> **SHORT PROBLEM**
Continue the forum thread about tortoise enclosures and humidity, picking up right after its last sentence.

That humidity isn' bad. So, you have to do a little more daily work. I really can't believe you think this is an okay way to keep that size of a tortoise. We look down and get angry with people on Craigs List for this kind of care, and small enclosures, and they aren't even members of this forum to know better, like you are. This is cruel no matter how you look at it or what kind of spin you try to put on it.


----------



## ascott (Jul 9, 2012)

I live in california, high desert. The humidity here is like well, none most days. I have here in my care four Redfoot Torts...two under a year and the other two, not sure but they are about 6 inches in length and really pyramided (came that way...but they are gorgeous to me just the same)...I am sure the pyramiding was due to improper humidity, lack of sun and diet....a guess on my part totally.

At present they are all too small to live out 100% of the time (as the night temps drop still (although there have been the days of the awesome 80 degree plus nights)....so they all go out about every day for a few hours each...however, when they come inside they have a significant space set aside for them....it is important that your tort has adequate space in and outside....

I think that enclosure is a cool idea, really I do. However, if that is where the tort is suppose to stay always when indoors and that is what you can provide at this time....I would change out some of the substrate to allow for a more soil type substrate, I would add your plants you spoke of (and plant heavily in a couple of the corners)and once you do that I believe you could remove the log hide, as it takes up alot of valuable space....and let your tort use the planted areas as a hide....I would also put a flat soaking saucer in the enclosure dead center so that your tort can get to moisture on a daily basis...once a week soaking is just not sufficient for this species of tort---especially if there is no high humidity nor soaking dish....

> **PROVIDED INFORMATION**
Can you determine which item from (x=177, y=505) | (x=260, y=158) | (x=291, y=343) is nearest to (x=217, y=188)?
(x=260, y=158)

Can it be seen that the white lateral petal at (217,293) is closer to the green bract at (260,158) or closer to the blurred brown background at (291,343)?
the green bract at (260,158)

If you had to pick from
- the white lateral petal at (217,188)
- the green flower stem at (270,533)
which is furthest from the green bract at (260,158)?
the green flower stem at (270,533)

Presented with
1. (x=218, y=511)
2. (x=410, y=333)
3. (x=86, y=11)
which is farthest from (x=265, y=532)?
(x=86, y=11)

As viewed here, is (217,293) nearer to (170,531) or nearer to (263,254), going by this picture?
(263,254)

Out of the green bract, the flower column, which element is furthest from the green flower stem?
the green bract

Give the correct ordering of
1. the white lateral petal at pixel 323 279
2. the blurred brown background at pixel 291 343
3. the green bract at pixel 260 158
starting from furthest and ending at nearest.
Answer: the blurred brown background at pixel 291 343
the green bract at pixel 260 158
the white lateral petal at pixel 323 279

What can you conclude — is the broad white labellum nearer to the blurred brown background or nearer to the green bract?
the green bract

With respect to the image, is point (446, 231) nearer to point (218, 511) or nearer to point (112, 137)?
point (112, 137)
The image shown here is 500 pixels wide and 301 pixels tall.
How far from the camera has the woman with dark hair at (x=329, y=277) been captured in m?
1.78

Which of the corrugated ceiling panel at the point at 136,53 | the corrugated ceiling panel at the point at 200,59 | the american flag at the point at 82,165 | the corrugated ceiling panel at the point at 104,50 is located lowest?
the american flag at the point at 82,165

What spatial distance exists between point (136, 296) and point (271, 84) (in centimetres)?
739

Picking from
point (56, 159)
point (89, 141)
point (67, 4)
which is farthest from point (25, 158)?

> **RESPONSE TO THE EXERCISE**
Hey, I am not saying that the enclosure can not work (sometimes we have some limitations)...but you will really need to doll it up for the tort to feel like she is not so exposed...also if you have a female they have the desire more so to dig about in the soil/substrate...so you certainly can make the enclosure more tort friendly---just remember that this is a humidity loving/needing species which means heavy planting/hiding area soaking option and soil to settle into....


----------



## Redstrike (Jul 9, 2012)

I applaud you for your craftsmanship, however I agree with the previous responses. I hope you don't feel ganged up on here, but an adult redfoot tortoise really should have more room and the best scenario would be an outdoor enclosure that is secure from people and predators. I hope you're taking our constructive criticism in stride.

TerryO has an excellent article written on Madkins007 site for creating a stimulating indoor enclosure. You may be interested in reading this article:
http://tortoiselibrary.com/ - On the side bar it's located under "C-Housing", "7b Planting an interesting habitat". There's some nice pictures concluding the article.

Standard size recommendations in Europe are 8 shell lengths by 4 lengths, translating to ~ 8x4 foot enclosure for one adult. Other sources say 6x4 is adequate (http://www.chelonia.org/articles/redfootcare.htm), but I think this is a bit too tight. The bigger the better and the benefits of outdoor grazing, sun, and fresh air are limitless.


----------



## Missy (Jul 9, 2012)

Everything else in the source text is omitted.